Vehicle specs include numbers like 5000 hp, or over 3.5 MW RMS, with a dedicated transporter including 6 kW of PV panels (the vehicle is solar charged), and a custom-built (like most everything else) 100 kWh lithium ion battery array to store the PV energy for fast charging the race car. The heaviest part of the Chrome-Moly chassis vehicle is its battery packs. Fragomeni, who will also drive the car, points out that they contain the equivalent of more than 20 kg of TNT in electrochemical energy density.
“If there is a short circuit, say we smack a wall at 500 kilometres an hour sideways and that battery pack short-circuits, we have a potential 20 m fireball explosion, much like the nitro cars, with my head just 30 cm away from the battery packs,” he said
“So the composite container of those cells means a lot to us in strength integrity.”
The battery and chassis brackets are 3D printed by Airbus – which has joined as a sponsor – out of the French company’s Scalmalloy (scandium, aluminium and magnesium) additive manufacturing material.
“We had to revisit all of our designs with the uptake of additive manufacturing, and decreased our wall thicknesses on everything just to utilise those kinds of strength-to-mass ratios,” said Fragomeni of the alloy, which is roughly as light as aluminium and as strong as titanium.
Besides battery explosions, another source of danger – and another reason to be extra-thorough with simulation and testing – is the fact that there is up to 1000 Vdc, which presents an enormous danger if there is a ground fault.
“Our technologies coming out of development on this race car will lead to low voltage electric cars. In time, we’d like to see low voltage cars, but for now, for Teslas and Nissan Leafs, and all the other [electric] cars are all high voltage – as they have to be able to get the current draw,” he said.
“We don’t want to guess; there’s no second chances in these kind of situations so the more simulation, the more understanding we can have and reliable understanding, knowing that the software is spot on with all of these calculations, I mean that’s come a long way.”
It hopes to be on the track within a year, yet development efforts will continue after that, ad infinitum.

• _WORK REQUEST 1_
List the three metals that the electric race car text names as the components of Scalmalloy.
• _WORK REQUEST 2_
Pick up the electric race car text after its final sentence and carry it forward.

• _SUPPLIED INFORMATION_
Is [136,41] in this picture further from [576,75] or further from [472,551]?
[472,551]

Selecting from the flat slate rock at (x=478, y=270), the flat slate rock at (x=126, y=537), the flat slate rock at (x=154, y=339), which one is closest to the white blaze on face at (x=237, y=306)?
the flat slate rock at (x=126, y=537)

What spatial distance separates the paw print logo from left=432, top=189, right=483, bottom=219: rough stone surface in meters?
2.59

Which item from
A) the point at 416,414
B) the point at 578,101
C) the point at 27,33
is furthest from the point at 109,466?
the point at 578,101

• _WRITTEN ANSWER 1_
scandium, aluminium, magnesium

• _WRITTEN ANSWER 2_
Generative design
The project team has set a timeline of three years to develop a composite chassis, an upgrade from the current certified Top Fuel-standard Chrome-Moly versions in use. The project recently started using generative design to improve the strength-to-mass ratio of the frame.
Fragomeni concedes that manufacturing in composites – generative design produces curved, organic-type shapes – will present all-new and highly-significant difficulties.
The project continues the founder’s keenness for record-setting. The owner of a high-end auto sound system business for two decades past, he holds many Australian records for the loudest car stereo system, and still currently at 172.9 dB.
One of the major time investments along the way has been in attracting sponsorship and local interest. Though there are international relationships formed (such as with Airbus) and more recent enquiries made (the electrical motors and power drives have been of interest to Hyperloop, said Fragomeni), finding local support to engage actively has been challenging.
However, the Top EV team presses on, making advances, with a goal of bringing a collection of innovations to a sport that has seen progress by a lot of backyard science and incremental improvement since getting started in the 1950s, said Fragomeni.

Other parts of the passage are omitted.